# Identification of specific metabolic capacities associated with major extraintestinal pathogenic Escherichia coli lineages

**Authors:** Guilhem Royer, Françoise Chau, David Vallenet, Erick Denamur

PMC · DOI: 10.1128/jb.00421-25 · Journal of Bacteriology · 2026-02-27

## TL;DR

The study identifies specific metabolic traits in pathogenic E. coli strains that may help explain their success in causing extraintestinal infections.

## Contribution

The research reveals lineage-specific metabolic capacities in pandemic E. coli clones that could explain their niche adaptation and global spread.

## Key findings

- Metabolic profiles in E. coli are largely shaped by phylogeny rather than lifestyle.
- Clone-specific pathways, like 5’-deoxynucleoside recycling in STc69 and D-apiose degradation in STc131 and STc14, are linked to extraintestinal survival and niche adaptation.
- Phylogroup B2 clones show pathways for degrading plant-derived compounds, possibly aiding gut colonization.

## Abstract

Bacterial niche colonization relies on multiple factors, among which the metabolic capacity to utilize specific substrates is pivotal. As a gut commensal of humans and other vertebrates acting as an intestinal and extraintestinal opportunistic pathogen, Escherichia coli faces such environmental pressures.
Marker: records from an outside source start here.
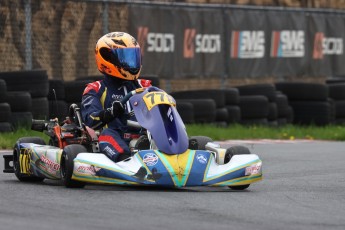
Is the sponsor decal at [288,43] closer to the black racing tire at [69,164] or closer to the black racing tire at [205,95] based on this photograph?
the black racing tire at [205,95]

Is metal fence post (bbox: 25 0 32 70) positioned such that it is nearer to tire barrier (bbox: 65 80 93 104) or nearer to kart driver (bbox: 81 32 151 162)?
tire barrier (bbox: 65 80 93 104)

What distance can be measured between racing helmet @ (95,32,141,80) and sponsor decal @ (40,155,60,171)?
2.73 feet

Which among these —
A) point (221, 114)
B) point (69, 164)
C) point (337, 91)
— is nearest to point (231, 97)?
point (221, 114)

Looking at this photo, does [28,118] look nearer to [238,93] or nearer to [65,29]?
[65,29]

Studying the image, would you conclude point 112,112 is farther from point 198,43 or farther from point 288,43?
point 288,43

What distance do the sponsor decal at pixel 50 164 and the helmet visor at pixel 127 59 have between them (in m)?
0.92

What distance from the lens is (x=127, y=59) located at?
356 inches

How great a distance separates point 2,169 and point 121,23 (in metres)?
6.83

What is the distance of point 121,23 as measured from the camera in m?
16.8

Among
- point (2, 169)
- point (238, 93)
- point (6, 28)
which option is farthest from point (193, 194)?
point (238, 93)

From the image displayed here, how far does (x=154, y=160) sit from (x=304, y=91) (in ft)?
33.2

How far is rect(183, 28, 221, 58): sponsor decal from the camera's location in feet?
58.6

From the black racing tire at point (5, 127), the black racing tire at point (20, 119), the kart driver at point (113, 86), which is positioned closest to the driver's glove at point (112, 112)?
the kart driver at point (113, 86)

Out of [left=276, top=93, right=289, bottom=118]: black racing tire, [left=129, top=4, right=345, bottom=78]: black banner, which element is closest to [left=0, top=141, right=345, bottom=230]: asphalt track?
[left=129, top=4, right=345, bottom=78]: black banner
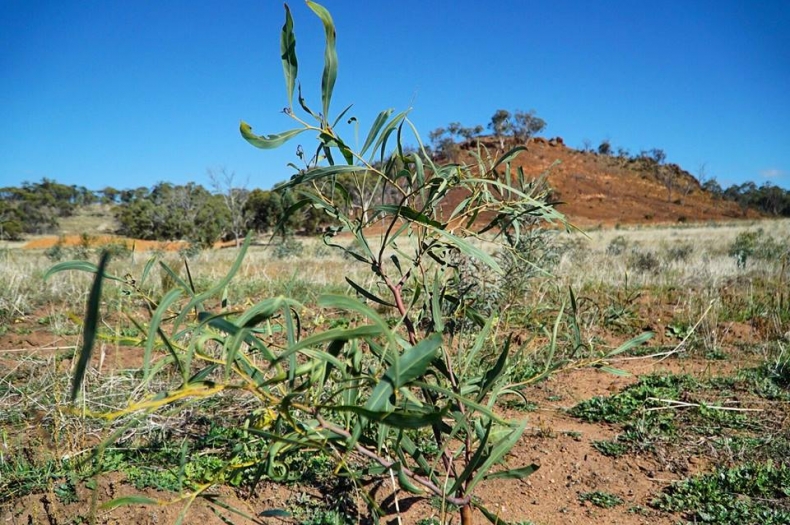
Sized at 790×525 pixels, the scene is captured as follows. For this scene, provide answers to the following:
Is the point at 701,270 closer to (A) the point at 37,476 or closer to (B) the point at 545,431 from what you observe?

We therefore aimed to identify (i) metabolic patterns associated with E. coli lifestyle (commensal versus extraintestinal pathogenic E. coli [ExPEC]) and (ii) ExPEC-specific metabolic features that could help explain the emergence and success of major pandemic clones. Using a pangenomic framework coupled with metabolic pathway prediction, we analyzed 1,498 well-characterized E. coli strains collected over 17 years in France, including adult commensal strains (n = 370) and ExPEC strains involved in severe infections (bloodstream infections from various portals of entry and pneumonia) (n = 1,128). Although metabolism was more conserved than gene content, substantial metabolic diversity was observed, with over 50% pathways being variable, mainly involving biosynthetic and degradation processes. No pathway was specifically associated with lifestyle; metabolic profiles primarily reflected phylogeny. However, several clone-specific metabolic capacities were identified. Some may support extraintestinal survival during infection, such as the 5’-deoxynucleoside recycling pathway enriched in the major ExPEC clone STc69 from phylogroup D. Conversely, in phylogroup B2, clone-specific pathways enabled the degradation of plant-derived compounds, potentially facilitating gut colonization through niche-defining nutrients. Notably, D-apiose degradation pathway analysis revealed a functional pathway strongly associated with the pandemic clones STc131 and STc14. Overall, these lineage-specific metabolic capacities may contribute to the ecological success and dissemination of dominant ExPEC clones.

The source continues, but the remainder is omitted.